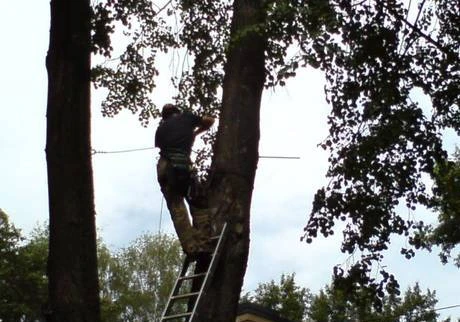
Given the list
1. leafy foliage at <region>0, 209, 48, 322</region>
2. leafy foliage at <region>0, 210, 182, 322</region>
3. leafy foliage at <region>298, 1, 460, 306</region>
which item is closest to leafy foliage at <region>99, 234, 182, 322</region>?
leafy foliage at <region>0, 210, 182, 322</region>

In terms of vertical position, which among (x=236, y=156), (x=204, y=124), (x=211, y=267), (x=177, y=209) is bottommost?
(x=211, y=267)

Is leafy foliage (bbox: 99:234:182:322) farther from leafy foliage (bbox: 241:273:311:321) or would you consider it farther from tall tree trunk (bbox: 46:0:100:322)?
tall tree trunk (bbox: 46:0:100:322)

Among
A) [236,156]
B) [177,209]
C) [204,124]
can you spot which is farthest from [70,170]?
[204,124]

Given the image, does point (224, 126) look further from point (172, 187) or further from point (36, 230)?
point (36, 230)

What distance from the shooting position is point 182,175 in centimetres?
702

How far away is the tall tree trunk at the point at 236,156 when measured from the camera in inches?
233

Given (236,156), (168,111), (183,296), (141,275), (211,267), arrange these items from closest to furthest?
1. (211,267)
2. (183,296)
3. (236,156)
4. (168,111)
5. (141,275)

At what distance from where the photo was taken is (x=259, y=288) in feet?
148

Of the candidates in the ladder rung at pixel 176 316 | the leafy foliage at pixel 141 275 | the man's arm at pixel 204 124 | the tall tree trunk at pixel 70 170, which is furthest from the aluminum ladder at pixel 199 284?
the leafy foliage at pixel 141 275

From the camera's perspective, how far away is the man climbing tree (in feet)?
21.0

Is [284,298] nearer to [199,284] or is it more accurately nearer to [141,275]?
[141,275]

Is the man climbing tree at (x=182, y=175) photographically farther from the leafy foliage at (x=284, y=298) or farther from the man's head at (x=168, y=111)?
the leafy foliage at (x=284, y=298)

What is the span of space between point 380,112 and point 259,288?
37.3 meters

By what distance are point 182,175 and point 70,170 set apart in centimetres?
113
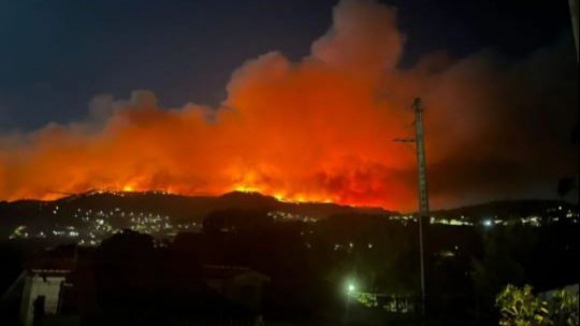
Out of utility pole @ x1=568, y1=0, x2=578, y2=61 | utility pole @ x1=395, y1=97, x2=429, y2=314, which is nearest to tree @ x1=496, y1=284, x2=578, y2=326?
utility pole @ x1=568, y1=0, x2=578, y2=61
++++
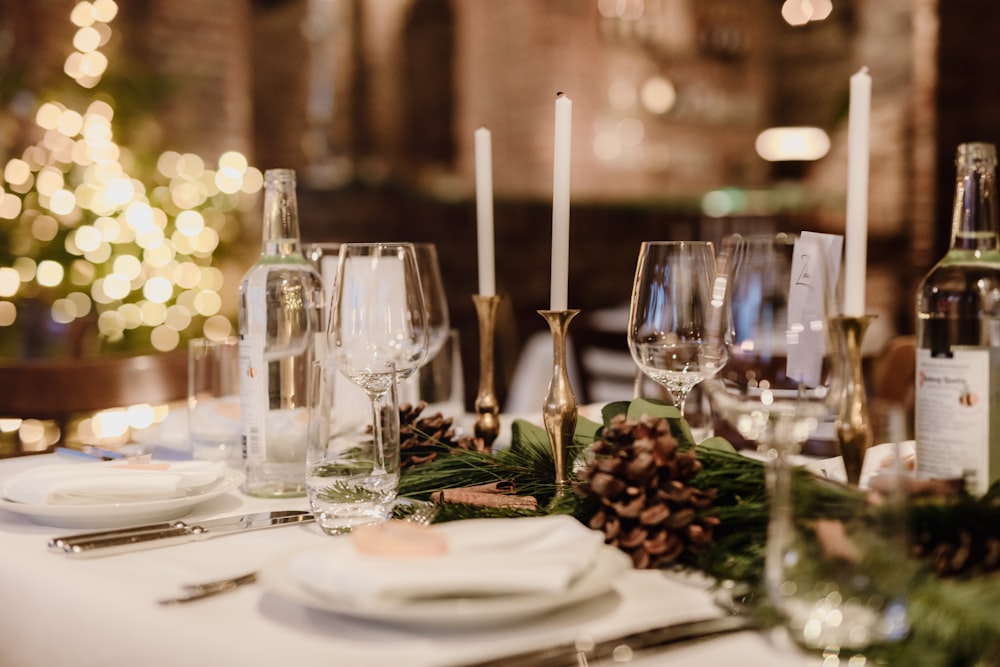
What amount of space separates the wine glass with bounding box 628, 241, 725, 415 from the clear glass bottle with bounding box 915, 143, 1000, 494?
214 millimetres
++++
=== Aufgabendetails ===
Gib aus den Datensätzen oben alles von der Zeile mit „What amount of“ bis hinunter zur Zeile mit „214 millimetres“ als nummerierte Liste wieder. Beide Zeilen gehören dazu, Leerzeilen lässt du weg.

=== Endergebnis ===
1. What amount of space separates the wine glass with bounding box 628, 241, 725, 415 from the clear glass bottle with bounding box 915, 143, 1000, 494?
2. 214 millimetres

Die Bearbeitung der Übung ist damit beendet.